According to multiple individuals present at a meeting in his office, Ryan said the top priority is to lower, as quickly as possible, overall business and individual tax rates, as well as some sort of enhanced write-offs (“expensing”) for businesses, with the aim of reaping the economic benefits headed into the 2018 midterm elections. Republicans sorely need such a win after the implosion of their plans to repeal and replace Obamacare.
“They want to make as much of it as possible permanent,” said Grover Norquist, the president of Americans for Tax Reform, one of the conservative groups in the room. He added that conservatives were at “97 percent” agreement on tax reform after a tax on imports, known as “border adjustment,” was tabled yesterday.
“It’s now a question of making it fit” within the budgetary rules Congress must follow, he said.
Republicans are planning to use a tactic known as budget reconciliation to push tax reform through the Senate without Democratic votes. But any provision in a reconciliation package that would add to the deficit outside the 10-year budget window has to be temporary.
For instance, tax cuts spearheaded by President George W. Bush in 2003 had to expire after 10 years, and became a political football during the Obama administration. Republicans hope to avoid a replay and plan to mix and match the various parts of tax reform. Measures that they believe would be politically easy to renew in 10 years would be put in the temporary pile.
Most likely to end up permanent would be cuts to business and individual rates, as well as some sort of carrot-and-stick approach to prevent companies from offshoring revenues and other assets to avoid paying taxes on them in the U.S.
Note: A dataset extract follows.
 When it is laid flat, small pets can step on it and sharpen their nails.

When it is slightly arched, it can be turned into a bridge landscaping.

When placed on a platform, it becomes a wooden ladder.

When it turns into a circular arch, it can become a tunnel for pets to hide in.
Elimination of various individual tax breaks, including the federal deduction for payment of state and local taxes, could be permanent as well, since it would help pay for lower rates. Ending the state and local tax deduction also would serve a secondary conservative goal of putting pressure on high-tax states to lower their own rates, since their residents would no longer see a benefit from the federal write-off.
Doubling the standard deduction that individuals can claim instead of itemizing expenses on their tax returns, as well as increasing the amount of money businesses can write down immediately for large purchases, are more likely to be temporary. The goal would be to extend them or make them permanent down the road.
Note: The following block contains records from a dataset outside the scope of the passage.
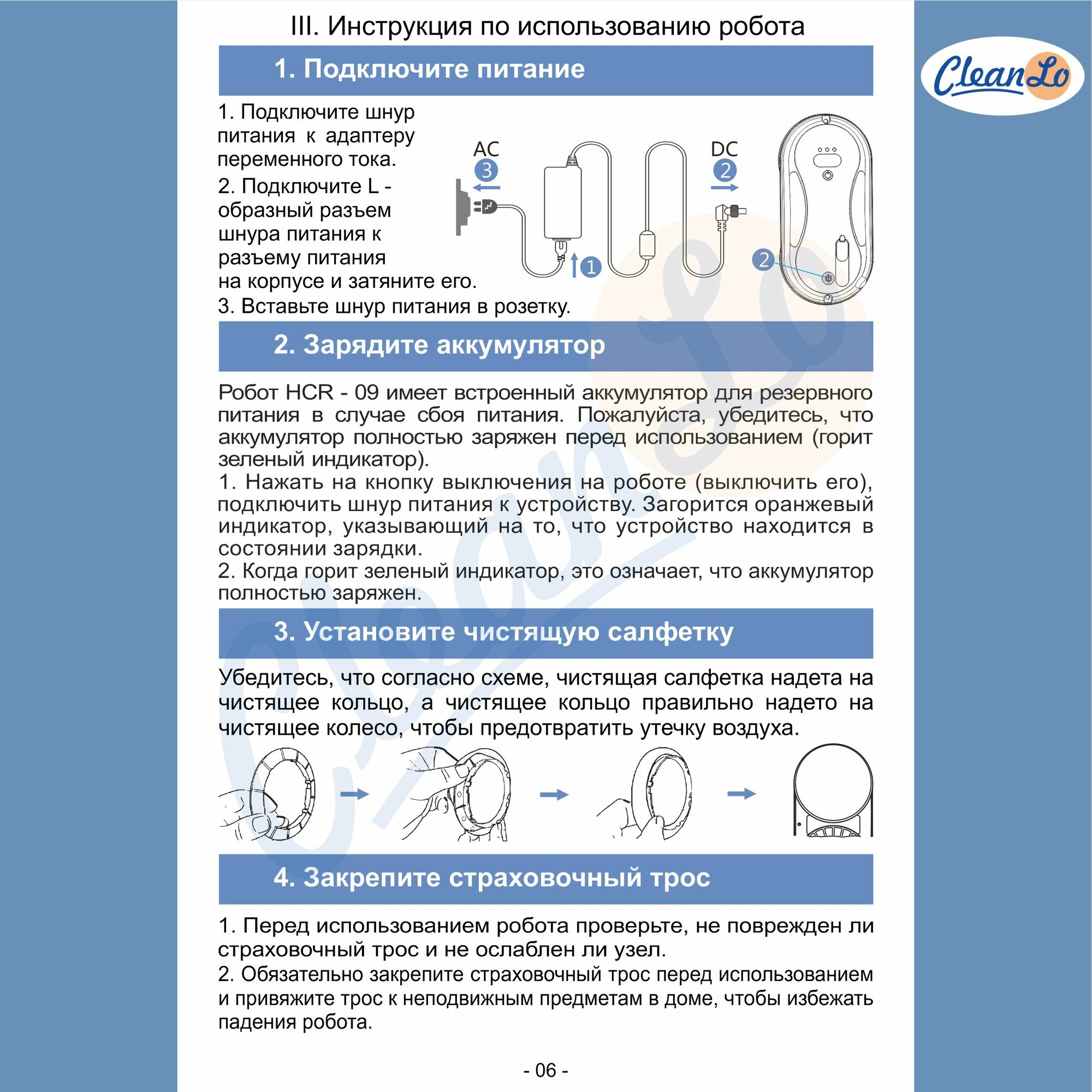 III. Инструкция по использованию робота

CleanLo

1. Подключите питание

1. Подключите шнур питания к адаптеру переменного тока.
2. Подключите L - образный разъем шнура питания к разъему питания на корпусе и затяните его.
3. Вставьте шнур питания в розетку.

AC
3
DC
2
1
2

2. Зарядите аккумулятор

Робот HCR - 09 имеет встроенный аккумулятор для резервного питания в случае сбоя питания. Пожалуйста, убедитесь, что аккумулятор полностью заряжен перед использованием (горит зеленый индикатор).
1. Нажать на кнопку выключения на роботе (выключить его), подключить шнур питания к устройству. Загорится оранжевый индикатор, указывающий на то, что устройство находится в состоянии зарядки.
2. Когда горит зеленый индикатор, это означает, что аккумулятор полностью заряжен.

3. Установите чистящую салфетку

Убедитесь, что согласно схеме, чистящая салфетка надета на чистящее кольцо, а чистящее кольцо правильно надето на чистящее колесо, чтобы предотвратить утечку воздуха.

4. Закрепите страховочный трос

1. Перед использованием робота проверьте, не поврежден ли страховочный трос и не ослаблен ли узел.
2. Обязательно закрепите страховочный трос перед использованием и привяжите трос к неподвижным предметам в доме, чтобы избежать падения робота.

- 06 -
Specifics will be ironed out during the August recess, as staff for the tax policy committees in the House and Senate bounce different ideas off the CBO and Joint Committee on Taxation to get a better sense of how the different pieces will fit.
Privately, Republican leadership will whip members into line on passing a budget to serve as a vehicle for tax reform in September, while publicly, Ryan, House Ways and Means Chairman Kevin Brady (R-Texas) and President Donald Trump will hit the road to sell tax reform to the public.
“I think everyone is eager to pivot” from “the health care quagmire,” said conservative lobbyist Ryan Ellis, another person in the room for Friday’s meeting.